▶ LISTED RECORDS
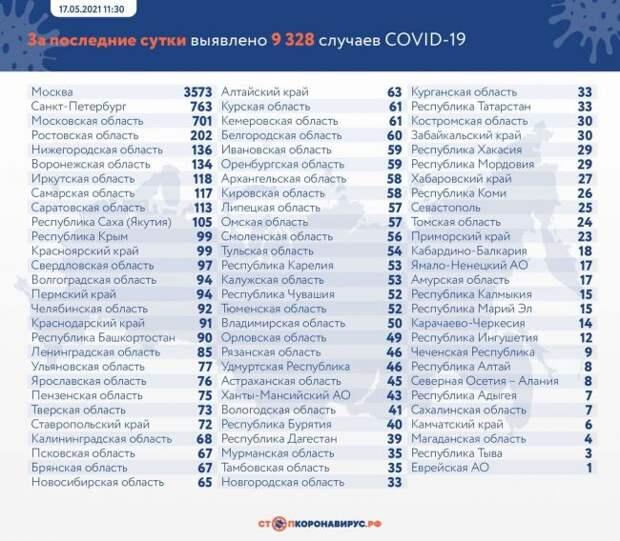 ВРоссии засутки выявили 9328 заразившихся коронавирусом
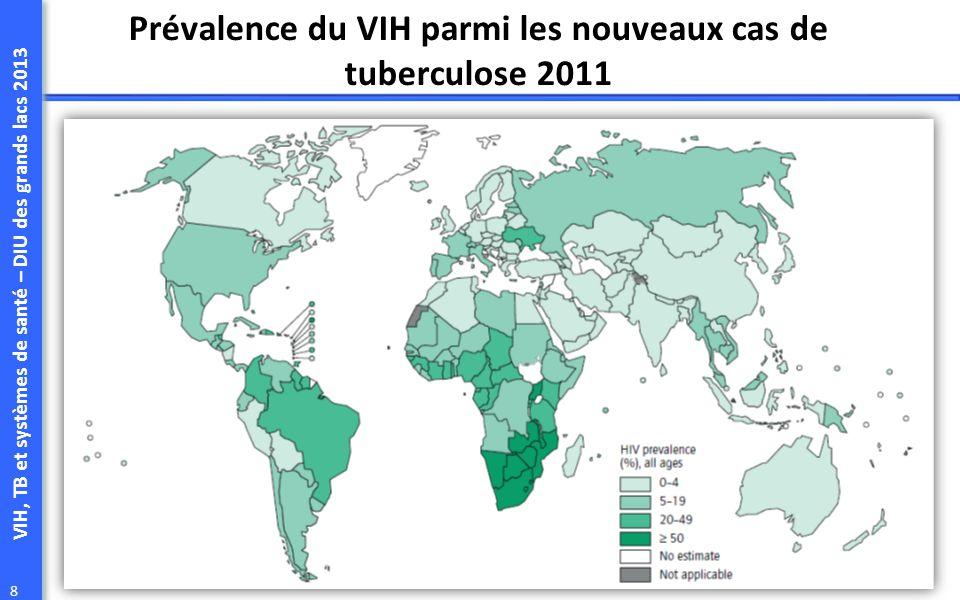 Prévalence du VIH parmi les nouveaux cas de tuberculose 2011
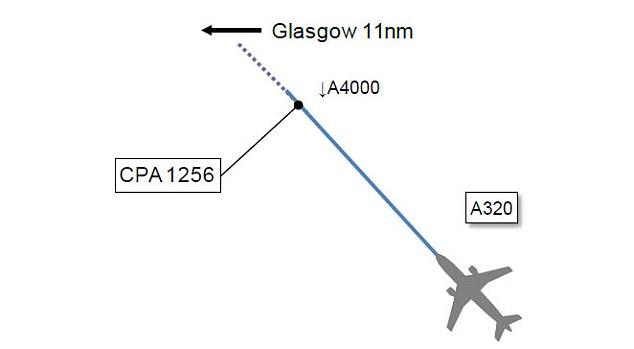 Trayectoria del Airbus y su posible colisión con un OVNI (marcado como CPA 1256)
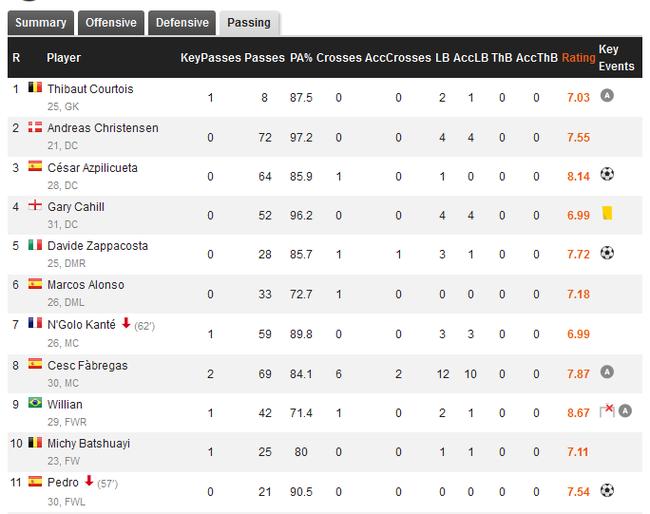 AZP在场期间,www.yh0424.com,传球次数仅次于克里斯滕森、小法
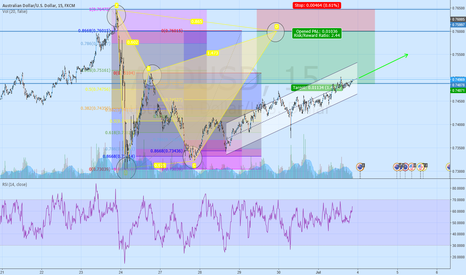 AUDUSD: AUD/USD PONTENTIAL TREND CONTINUATION INTO BEARISH BAT PATTERN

▶ INSTRUCTIONS FOR THE TASK
Print every entry above again without changing a word, and omit the pictures.

▶ EXERCISE RESPONSE
 ВРоссии засутки выявили 9328 заразившихся коронавирусом
 Prévalence du VIH parmi les nouveaux cas de tuberculose 2011
 Trayectoria del Airbus y su posible colisión con un OVNI (marcado como CPA 1256)
 AZP在场期间,www.yh0424.com,传球次数仅次于克里斯滕森、小法
 AUDUSD: AUD/USD PONTENTIAL TREND CONTINUATION INTO BEARISH BAT PATTERN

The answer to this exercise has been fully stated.